> _SUPPLIED TEXT_
[Start of section]

I interpreted it another way: the boxes are what connects the past to this written story. Without the boxes most details would be forgotten and this article wouldn't exist. The documents in the boxes were only thoroughly read by one daughter starting in 2024.
There are a lot of those bits of land throughout the west that have been, for whatever reason, subdivided enough to make them very cheap plots of land in remote areas. They tend to attract a lot of very random people.
There's an area like that near where I live in Bend, Oregon where some guy called in to the Sheriff's department worried about his brother. The deputies decided to visit the next day because it was winter and already dark. Reading that, I had a record scratch moment where I was going "wait, the sheriff's deputy wouldn't visit the area after dark - holy crap".
But has anyone actually tested whether modern surveillance makes flight meaningfully harder, or do we just assume it does? The McCanns lived undiscovered for decades even after the internet. What's the counterfactual — did digitization reduce fugitive lifespans, or just make the successful ones invisible?
Car racing and drug running must have been closely linked in the 80s. For another great read about them, check out Randy Lanier’s story. ( He had racing boats, too. )
Maybe Miami Vice was closer to truth than we knew.

[End of section]

> _DESCRIPTION OF THE TASK_
In the comment thread, why did the sheriff's deputies in Bend, Oregon put off their visit until the next day?

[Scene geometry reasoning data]
[Start of section]

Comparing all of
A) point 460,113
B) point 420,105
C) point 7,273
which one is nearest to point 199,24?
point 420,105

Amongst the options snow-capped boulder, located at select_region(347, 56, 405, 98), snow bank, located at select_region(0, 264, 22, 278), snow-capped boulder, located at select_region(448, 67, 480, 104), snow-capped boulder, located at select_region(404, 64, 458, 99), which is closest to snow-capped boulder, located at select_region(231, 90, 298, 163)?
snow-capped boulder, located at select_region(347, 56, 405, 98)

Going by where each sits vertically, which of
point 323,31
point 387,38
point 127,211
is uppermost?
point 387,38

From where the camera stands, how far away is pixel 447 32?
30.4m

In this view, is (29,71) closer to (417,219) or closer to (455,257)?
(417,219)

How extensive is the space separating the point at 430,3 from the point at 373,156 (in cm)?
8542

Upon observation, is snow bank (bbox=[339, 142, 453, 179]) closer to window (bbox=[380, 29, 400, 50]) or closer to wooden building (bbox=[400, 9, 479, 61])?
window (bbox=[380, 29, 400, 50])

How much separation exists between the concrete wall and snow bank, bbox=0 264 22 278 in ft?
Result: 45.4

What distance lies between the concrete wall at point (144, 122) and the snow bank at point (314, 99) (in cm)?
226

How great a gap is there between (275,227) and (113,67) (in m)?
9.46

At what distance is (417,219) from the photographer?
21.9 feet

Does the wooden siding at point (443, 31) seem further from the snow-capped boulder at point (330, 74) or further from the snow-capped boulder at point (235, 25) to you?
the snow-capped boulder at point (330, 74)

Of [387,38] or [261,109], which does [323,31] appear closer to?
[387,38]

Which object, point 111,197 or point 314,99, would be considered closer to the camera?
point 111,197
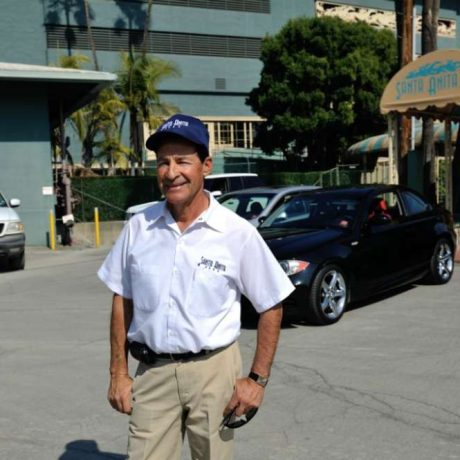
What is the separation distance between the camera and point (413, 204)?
31.9 feet

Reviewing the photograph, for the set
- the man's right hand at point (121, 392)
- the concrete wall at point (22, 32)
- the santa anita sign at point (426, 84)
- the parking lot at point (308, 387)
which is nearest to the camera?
the man's right hand at point (121, 392)

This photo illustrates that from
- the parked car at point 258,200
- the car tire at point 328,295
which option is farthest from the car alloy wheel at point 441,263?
the parked car at point 258,200

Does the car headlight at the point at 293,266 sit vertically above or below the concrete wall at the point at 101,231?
above

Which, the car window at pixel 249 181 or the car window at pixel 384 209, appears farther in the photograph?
the car window at pixel 249 181

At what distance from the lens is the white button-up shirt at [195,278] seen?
2678 millimetres

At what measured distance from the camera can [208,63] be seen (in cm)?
3975

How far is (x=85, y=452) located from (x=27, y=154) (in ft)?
51.7

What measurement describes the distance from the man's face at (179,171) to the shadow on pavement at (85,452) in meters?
2.10

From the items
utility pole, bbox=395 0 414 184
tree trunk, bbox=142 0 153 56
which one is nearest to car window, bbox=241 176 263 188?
utility pole, bbox=395 0 414 184

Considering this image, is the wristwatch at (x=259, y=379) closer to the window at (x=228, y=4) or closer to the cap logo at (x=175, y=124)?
the cap logo at (x=175, y=124)

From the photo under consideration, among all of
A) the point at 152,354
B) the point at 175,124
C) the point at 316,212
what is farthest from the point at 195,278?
the point at 316,212

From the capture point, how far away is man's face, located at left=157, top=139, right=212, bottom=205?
8.94 feet

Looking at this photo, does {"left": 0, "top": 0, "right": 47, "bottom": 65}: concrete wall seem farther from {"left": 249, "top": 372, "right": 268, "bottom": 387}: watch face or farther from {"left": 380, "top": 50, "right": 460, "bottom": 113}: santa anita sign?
{"left": 249, "top": 372, "right": 268, "bottom": 387}: watch face

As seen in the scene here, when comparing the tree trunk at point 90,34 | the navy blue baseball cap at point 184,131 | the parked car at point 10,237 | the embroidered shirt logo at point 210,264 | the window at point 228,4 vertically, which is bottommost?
the parked car at point 10,237
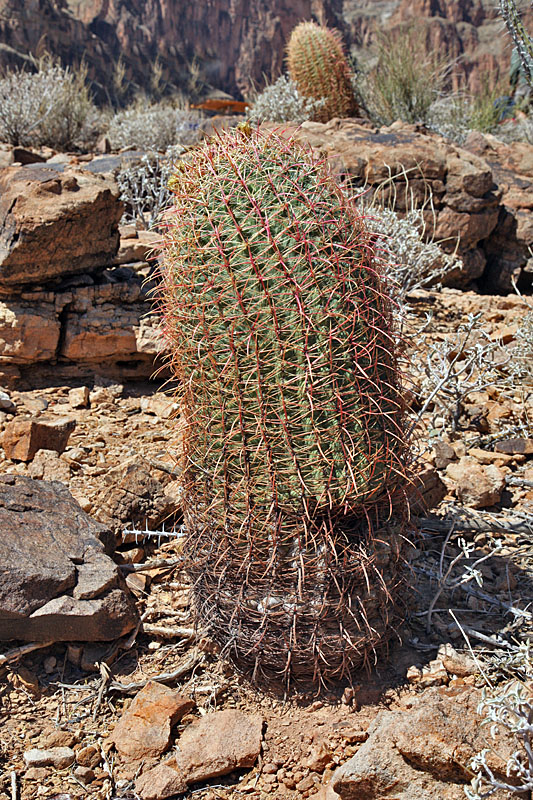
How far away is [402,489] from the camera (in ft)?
7.88

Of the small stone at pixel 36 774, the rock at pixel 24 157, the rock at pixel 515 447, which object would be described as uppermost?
the rock at pixel 24 157

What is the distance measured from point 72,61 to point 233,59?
31.3 feet

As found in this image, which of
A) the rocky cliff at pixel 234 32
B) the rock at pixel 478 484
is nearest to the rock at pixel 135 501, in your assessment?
the rock at pixel 478 484

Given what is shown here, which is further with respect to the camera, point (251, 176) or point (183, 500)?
point (183, 500)

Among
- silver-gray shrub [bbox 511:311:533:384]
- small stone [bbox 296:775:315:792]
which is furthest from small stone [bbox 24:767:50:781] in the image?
silver-gray shrub [bbox 511:311:533:384]

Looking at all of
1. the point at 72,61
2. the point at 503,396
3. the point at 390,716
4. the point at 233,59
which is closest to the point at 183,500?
the point at 390,716

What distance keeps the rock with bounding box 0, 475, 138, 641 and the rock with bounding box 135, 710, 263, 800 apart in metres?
0.51

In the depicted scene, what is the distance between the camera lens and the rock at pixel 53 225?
401 cm

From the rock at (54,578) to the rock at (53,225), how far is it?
169 centimetres

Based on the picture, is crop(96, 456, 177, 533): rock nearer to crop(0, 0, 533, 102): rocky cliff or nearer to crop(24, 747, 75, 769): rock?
crop(24, 747, 75, 769): rock

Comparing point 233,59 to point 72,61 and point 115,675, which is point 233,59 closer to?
point 72,61

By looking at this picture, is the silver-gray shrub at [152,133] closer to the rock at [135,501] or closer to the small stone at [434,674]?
the rock at [135,501]

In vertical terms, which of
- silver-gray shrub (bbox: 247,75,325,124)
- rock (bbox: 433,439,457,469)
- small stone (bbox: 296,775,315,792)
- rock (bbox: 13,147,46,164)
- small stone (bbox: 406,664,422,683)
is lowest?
small stone (bbox: 296,775,315,792)

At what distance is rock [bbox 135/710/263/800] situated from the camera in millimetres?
2170
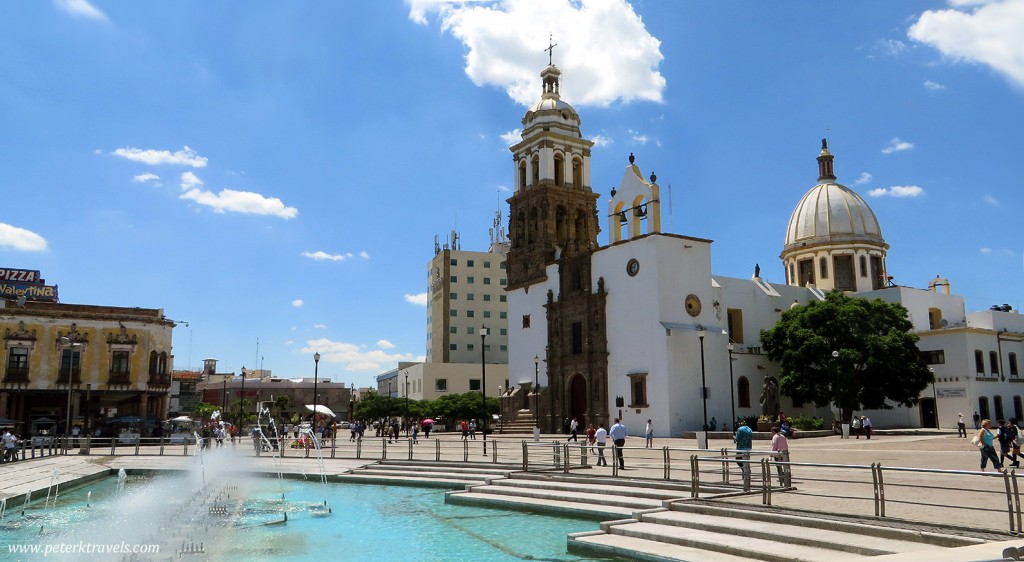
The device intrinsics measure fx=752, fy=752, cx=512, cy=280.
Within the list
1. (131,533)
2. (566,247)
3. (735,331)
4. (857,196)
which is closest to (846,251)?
(857,196)

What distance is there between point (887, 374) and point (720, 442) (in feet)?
52.2

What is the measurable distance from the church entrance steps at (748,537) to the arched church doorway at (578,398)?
35.7 meters

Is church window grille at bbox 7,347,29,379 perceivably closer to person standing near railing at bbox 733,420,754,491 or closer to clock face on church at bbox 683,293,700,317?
clock face on church at bbox 683,293,700,317

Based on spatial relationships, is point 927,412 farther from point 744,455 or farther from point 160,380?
point 160,380

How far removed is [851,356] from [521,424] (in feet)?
71.0

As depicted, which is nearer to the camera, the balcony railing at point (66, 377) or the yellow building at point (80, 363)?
the yellow building at point (80, 363)

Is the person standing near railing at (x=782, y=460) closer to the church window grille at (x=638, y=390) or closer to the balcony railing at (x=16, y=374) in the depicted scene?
the church window grille at (x=638, y=390)

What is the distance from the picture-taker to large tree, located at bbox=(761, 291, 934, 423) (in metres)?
44.0

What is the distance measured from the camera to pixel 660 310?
4450 cm

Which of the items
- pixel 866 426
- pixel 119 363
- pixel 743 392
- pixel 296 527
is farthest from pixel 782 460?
pixel 119 363

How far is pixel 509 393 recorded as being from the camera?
179 feet

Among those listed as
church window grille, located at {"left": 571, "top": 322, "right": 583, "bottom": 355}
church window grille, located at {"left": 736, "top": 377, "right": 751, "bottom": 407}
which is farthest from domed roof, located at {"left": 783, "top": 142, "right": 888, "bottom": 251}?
church window grille, located at {"left": 571, "top": 322, "right": 583, "bottom": 355}

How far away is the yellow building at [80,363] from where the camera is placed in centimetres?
4853

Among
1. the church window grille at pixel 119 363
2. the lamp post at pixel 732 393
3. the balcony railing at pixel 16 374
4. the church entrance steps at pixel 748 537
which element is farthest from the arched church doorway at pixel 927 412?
the balcony railing at pixel 16 374
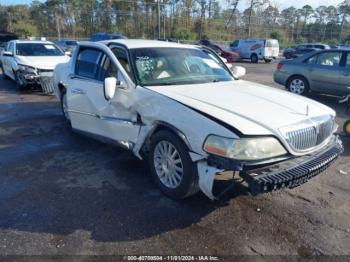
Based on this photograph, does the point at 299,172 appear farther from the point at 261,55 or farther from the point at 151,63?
the point at 261,55

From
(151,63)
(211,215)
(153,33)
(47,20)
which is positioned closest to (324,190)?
(211,215)

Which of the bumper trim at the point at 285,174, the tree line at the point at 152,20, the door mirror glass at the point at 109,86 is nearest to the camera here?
the bumper trim at the point at 285,174

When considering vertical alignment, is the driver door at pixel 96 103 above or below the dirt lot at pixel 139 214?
above

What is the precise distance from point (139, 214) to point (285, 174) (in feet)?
4.96

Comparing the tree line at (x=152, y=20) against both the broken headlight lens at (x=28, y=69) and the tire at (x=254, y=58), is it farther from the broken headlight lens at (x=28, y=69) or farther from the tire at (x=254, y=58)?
the broken headlight lens at (x=28, y=69)

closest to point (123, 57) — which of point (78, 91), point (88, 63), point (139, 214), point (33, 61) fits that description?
point (88, 63)

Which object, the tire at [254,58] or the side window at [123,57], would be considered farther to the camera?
the tire at [254,58]

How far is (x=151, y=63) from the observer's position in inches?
167

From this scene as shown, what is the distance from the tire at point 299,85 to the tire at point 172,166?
7.43 metres

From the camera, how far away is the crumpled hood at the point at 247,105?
9.88ft

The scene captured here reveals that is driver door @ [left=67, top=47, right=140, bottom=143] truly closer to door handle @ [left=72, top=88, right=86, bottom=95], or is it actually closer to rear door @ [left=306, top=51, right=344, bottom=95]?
door handle @ [left=72, top=88, right=86, bottom=95]

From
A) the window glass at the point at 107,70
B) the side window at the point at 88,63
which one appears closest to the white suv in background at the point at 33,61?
the side window at the point at 88,63

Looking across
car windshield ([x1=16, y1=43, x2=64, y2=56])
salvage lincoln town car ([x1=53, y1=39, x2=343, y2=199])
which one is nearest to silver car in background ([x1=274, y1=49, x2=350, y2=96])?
salvage lincoln town car ([x1=53, y1=39, x2=343, y2=199])

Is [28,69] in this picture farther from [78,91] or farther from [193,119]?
[193,119]
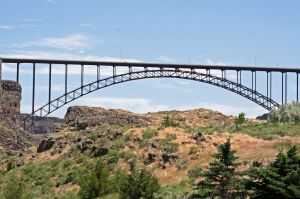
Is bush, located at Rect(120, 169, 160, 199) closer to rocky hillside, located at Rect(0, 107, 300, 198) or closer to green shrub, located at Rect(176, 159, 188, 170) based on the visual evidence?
rocky hillside, located at Rect(0, 107, 300, 198)

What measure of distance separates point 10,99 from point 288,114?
139ft

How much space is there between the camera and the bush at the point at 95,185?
160 feet

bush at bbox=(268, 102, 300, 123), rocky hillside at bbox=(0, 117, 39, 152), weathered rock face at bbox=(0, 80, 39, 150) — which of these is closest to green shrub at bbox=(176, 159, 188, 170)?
bush at bbox=(268, 102, 300, 123)

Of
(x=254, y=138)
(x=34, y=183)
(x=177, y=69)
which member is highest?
(x=177, y=69)

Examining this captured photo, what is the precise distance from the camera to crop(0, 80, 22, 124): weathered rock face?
9075 centimetres

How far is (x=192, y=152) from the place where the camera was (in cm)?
5734

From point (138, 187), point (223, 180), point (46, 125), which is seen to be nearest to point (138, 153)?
point (138, 187)

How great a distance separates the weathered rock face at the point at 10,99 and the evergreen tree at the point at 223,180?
58927 millimetres

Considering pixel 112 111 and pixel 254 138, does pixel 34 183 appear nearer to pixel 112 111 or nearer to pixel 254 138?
pixel 254 138

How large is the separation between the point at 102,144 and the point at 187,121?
47941 millimetres

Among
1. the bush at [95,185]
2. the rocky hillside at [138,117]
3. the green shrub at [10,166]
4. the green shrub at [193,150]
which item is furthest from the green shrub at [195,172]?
the rocky hillside at [138,117]

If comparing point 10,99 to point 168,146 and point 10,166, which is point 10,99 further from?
point 168,146

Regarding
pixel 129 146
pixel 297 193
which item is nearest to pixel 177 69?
pixel 129 146

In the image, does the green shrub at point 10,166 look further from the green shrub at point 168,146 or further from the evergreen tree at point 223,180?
the evergreen tree at point 223,180
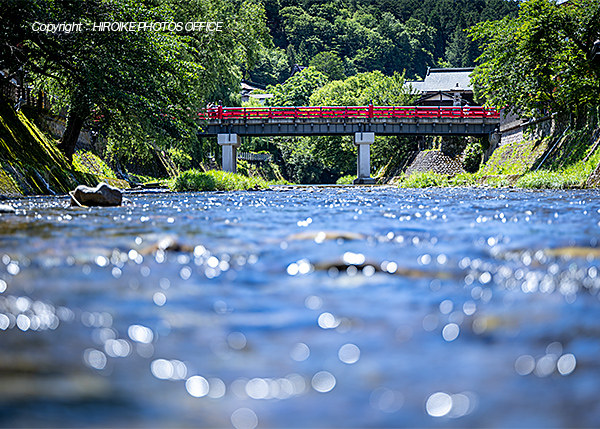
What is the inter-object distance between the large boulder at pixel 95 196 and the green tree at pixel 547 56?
20.3 m

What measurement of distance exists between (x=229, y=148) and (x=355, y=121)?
35.0ft

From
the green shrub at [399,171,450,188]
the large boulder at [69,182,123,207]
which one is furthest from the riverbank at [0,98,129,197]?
the green shrub at [399,171,450,188]

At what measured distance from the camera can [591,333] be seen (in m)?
2.09

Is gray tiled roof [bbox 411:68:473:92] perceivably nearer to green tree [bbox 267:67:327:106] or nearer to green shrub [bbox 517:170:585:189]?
green tree [bbox 267:67:327:106]

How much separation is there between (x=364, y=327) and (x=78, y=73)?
16.5 meters

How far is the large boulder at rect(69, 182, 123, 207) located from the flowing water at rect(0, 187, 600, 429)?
5.81 meters

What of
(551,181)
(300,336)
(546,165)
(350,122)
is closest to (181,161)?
(350,122)

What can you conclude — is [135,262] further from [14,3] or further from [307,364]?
[14,3]

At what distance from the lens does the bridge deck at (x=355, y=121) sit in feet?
150

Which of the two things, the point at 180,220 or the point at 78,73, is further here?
the point at 78,73

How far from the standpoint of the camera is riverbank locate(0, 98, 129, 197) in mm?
14359

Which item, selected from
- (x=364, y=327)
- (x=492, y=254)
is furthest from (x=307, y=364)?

[End of section]

> _RESPONSE TO THIS EXERCISE_
It was winter and already dark.